## TAREFAS PROPOSTAS
a. Na notícia sobre a decisão da Comissão de Ética Pública, por que Wajngarten pode continuar como sócio majoritário da FW Comunicação e, ao mesmo tempo, exercer o cargo público, segundo o presidente da comissão? Responda em uma a três frases.
b. Dê sequência à notícia sobre a decisão da Comissão de Ética Pública, começando logo após a última frase apresentada.

## TEXTO PARA ANÁLISE

+ + +

Manaus | 19 de Fevereiro de 2020 (Quarta-feira)
Por 4 votos a 2 e mesmo sem instaurar uma investigação, a Comissão de Ética Pública da Presidência da República arquivou nesta terça-feira (18) denúncia sobre possível conflito de interesses envolvendo o chefe da Secom (Secretaria Especial de Comunicação Social), Fabio Wajngarten.
Como revelou a Folha de S.Paulo em janeiro, por meio de uma empresa da qual é sócio majoritário (a FW Comunicação), o secretário recebe dinheiro de TVs e de agências de publicidade contratadas pelo próprio órgão que ele comanda, ministérios e estatais do governo Jair Bolsonaro.
Apesar dos indícios contra Wajngarten, que levaram a Polícia Federal a abrir um inquérito contra ele para investigar práticas de corrupção e peculato, a maioria do colegiado da Presidência o autorizou a prosseguir no governo e, concomitantemente, como cotista da empresa privada, na qual detém 95% de participação.
Na prática, a decisão libera o secretário para manter negócios com fornecedores da própria Secom e outros órgãos ligados ao Executivo.
No placar, votaram a favor de Wajngarten os conselheiros Gustavo Rocha, André Tavares e Milton Ribeiro e o presidente da comissão, Paulo Henrique Lucon. A favor da abertura da investigação se posicionaram Erick Vidigal e Ruy Altenfelder.
Segundo o presidente da comissão, o fato de Wajngarten não exercer mais cargo na gestão da empresa é o suficiente para que ele possa continuar como sócio majoritário e, ao mesmo tempo, exercer o cargo público.
Lucon ponderou, no entanto, que o caso pode ser retomado caso surjam novos indícios na investigação da PF.
“Não pesou na questão ética. Na análise da legislação cabível, não pesou. Neste momento, em razão das funções que a empresa exerce de controle da concorrência, não haveria qualquer conflito de interesses na visão da Comissão de Ética”, disse.
O entendimento contraria os precedentes da comissão e gerou críticas de ex-integrantes. Ex-presidente do colegiado, o advogado Mauro Menezes classificou a decisão de lamentável.
No julgamento desta terça, a maioria seguiu o voto do relator, Gustavo Rocha, secretário de Justiça e Cidadania do governo de Ibaneis Rocha (MDB) no Distrito Federal, aliado do presidente Jair Bolsonaro.
O relator é próximo do secretário-geral da Presidência, Jorge Oliveira. Em seu relatório, Rocha acolheu os argumentos da defesa do chefe da Secom.
A lei de conflito de interesses veda o “exercício de atividade que implique a prestação de serviços ou a manutenção de relação de negócio com pessoa física ou jurídica que tenha interesse na decisão do agente público”.

+ + +

## MATERIAL FORNECIDO
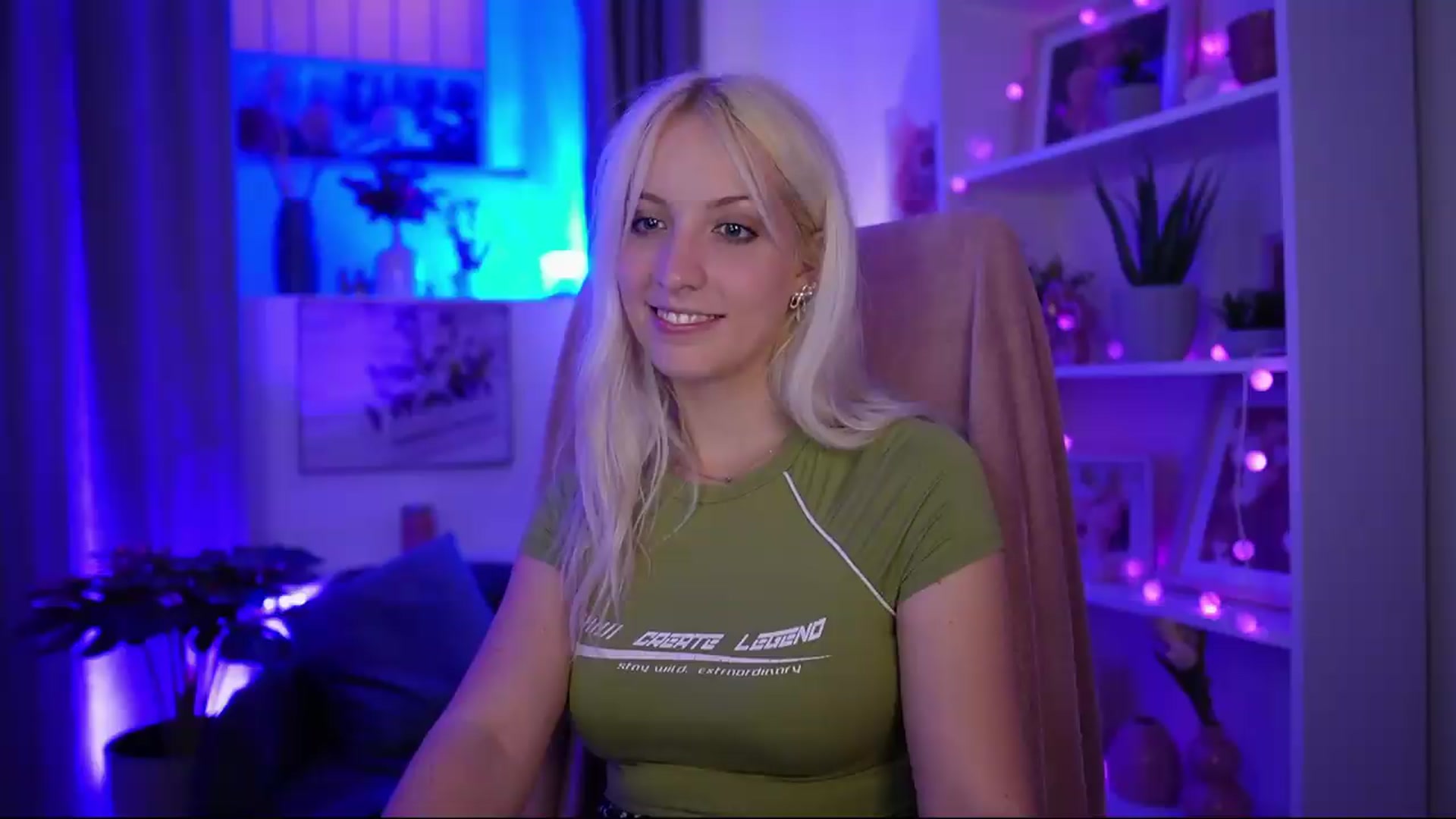Gallery image thumbnail from Lucy_Cutie's myfreecams stream on, 07/06/2026, 21:43 image 18 of 20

+ + +

## RESPOSTAS ESCRITAS
a. Segundo o presidente da comissão, Paulo Henrique Lucon, Wajngarten não exerce mais cargo na gestão da empresa. Para ele, isso é suficiente para que Wajngarten siga como sócio majoritário e, ao mesmo tempo, ocupe o cargo público.

b.
Ao analisar esse ponto da legislação, Rocha considerou que, por ter se afastado da gerência da FW -transferindo-a para o irmão de Samy Liberman, seu secretário-adjunto na Secom-, Wajngarten não está mais a “exercer” a atividade descrita na norma.
“Os dispositivos [da lei] não coíbem a mera condição de sócio-cotista, tendo em vista que quem titulariza cotas não está a exercer atividade alguma”, escreveu.
Ele ponderou que a comissão poderá, eventualmente, reexaminar o caso a depender das conclusões de investigações da PF e do TCU (Tribunal de Contas da União).
Rocha alegou que, tendo em vista o caráter liberal do governo, é natural que profissionais da iniciativa privada nomeados para cargos públicos “tragam consigo o histórico de suas relações com o mercado privado”.
O relator propôs que a comissão edite resolução para “melhor explicitar” dispositivos da lei de conflito de interesses.
A defesa do secretário já havia apresentado os seus argumentos escritos. Mesmo assim, foi autorizado ao advogado de Wajngarten, Fernando Fernandes, participar do encontro desta terça-feira na comissão.
Segundo relatos de presentes, durante exposição oral, ele acusou a Folha de S.Paulo de tentar “forçar uma decisão” junto à Comissão de Ética e disse que a imprensa persegue o secretário de Comunicação.
Questionado, Lucon disse que a presença do advogado, o que não era comum em gestões anteriores, faz parte de um procedimento recente de abertura de defesa prévia. Segundo ele, a alegação da defesa contra a imprensa não pesou na decisão.
“Esta Comissão de Ética não pode se pautar pela imprensa. Evidentemente que o papel [da imprensa] é importante, prestando informações. É relevantíssimo, levamos em consideração o que foi noticiado. Mas é claro que a análise tem que ser objetiva e dentro da norma existente”, disse.
A denúncia contra Wajngarten, baseada em reportagens da Folha de S.Paulo, foi ingressada por PT, PSOL e PC do B. O relator do caso, Gustavo Rocha, foi ministro dos Direitos Humanos da gestão Michel Temer.
Após a decisão da Comissão de Ética, Wajngarten utilizou a comunicação oficial da Presidência da República para divulgar uma nota em sua defesa. O texto avalia o arquivamento do caso na comissão como um “marco na defesa” do chefe da Secom.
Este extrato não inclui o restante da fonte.